Our crucifixion can never be made effective by will or by effort, but only by accepting what the Lord Jesus did on the Cross. Our eyes must be opened to see the finished work of Calvary. Some of you, prior to your salvation, may have tried to save yourselves. You read the Bible, prayed, went to Church, gave alms. Then one day your eyes were opened and you saw that a full salvation had already been provided for you on the Cross. You just accepted that and thanked God, and peace and joy flowed into your heart. Now salvation and sanctification are on exactly the same basis. You receive deliverance from sin in the same way as you receive forgiveness of sins.
For God’s way of deliverance is altogether different from man’s way. Man’s way is to try to suppress sin by seeking to overcome it; God’s way is to remove the sinner. Many Christians mourn over their weakness, thinking that if only they were stronger all would be well. The idea that, because failure to lead a holy life is due to our impotence, something more is therefore demanded of us, leads naturally to this false conception of the way of deliverance. If we are preoccupied with the power of sin and with our inability to meet it, then we naturally conclude that to gain the victory over sin we must have more power. ‘If only I were stronger’, we say, ‘I could overcome my violent outbursts of temper’, and so we plead with the Lord to strengthen us that we may exercise more self-control.

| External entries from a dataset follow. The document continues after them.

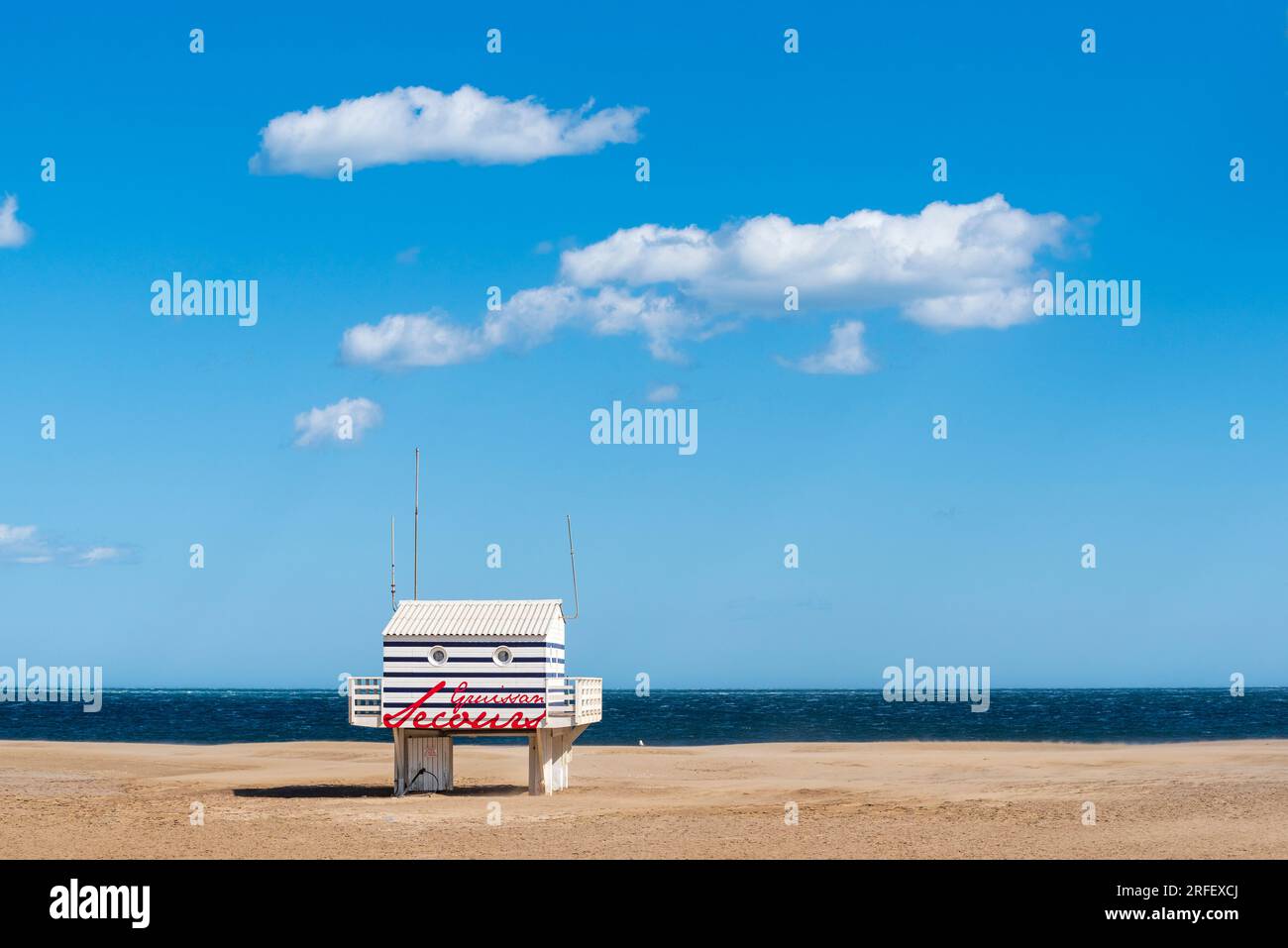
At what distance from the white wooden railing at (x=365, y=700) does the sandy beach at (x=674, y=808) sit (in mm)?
2064

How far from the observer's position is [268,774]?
166 feet

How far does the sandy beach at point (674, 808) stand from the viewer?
29000mm

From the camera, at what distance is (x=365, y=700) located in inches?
1549

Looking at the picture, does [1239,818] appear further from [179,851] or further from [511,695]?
[179,851]

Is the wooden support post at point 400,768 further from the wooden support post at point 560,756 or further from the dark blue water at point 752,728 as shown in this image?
the dark blue water at point 752,728

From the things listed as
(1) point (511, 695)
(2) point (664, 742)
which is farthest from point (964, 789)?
(2) point (664, 742)

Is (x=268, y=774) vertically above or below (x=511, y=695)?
below

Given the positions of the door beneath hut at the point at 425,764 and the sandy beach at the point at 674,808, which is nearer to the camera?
the sandy beach at the point at 674,808

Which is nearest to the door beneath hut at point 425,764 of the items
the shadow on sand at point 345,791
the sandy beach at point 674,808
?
the shadow on sand at point 345,791

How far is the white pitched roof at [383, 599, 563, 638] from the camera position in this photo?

But this is altogether wrong; this is not Christianity. God’s means of delivering us from sin is not by making us stronger and stronger, but by making us weaker and weaker. That is surely rather a peculiar way of victory, you say; but it is the Divine way. God sets us free from the dominion of sin, not by strengthening our old man but by crucifying him; not by helping him to do anything but by removing him from the scene of action.
For years, maybe, you have tried fruitlessly to exercise control over yourself, and perhaps this is still your experience; but when once you see the truth you will recognize that you are indeed powerless to do anything, but that in setting you aside altogether God has done it all. Such a revelation brings human self-effort to an end.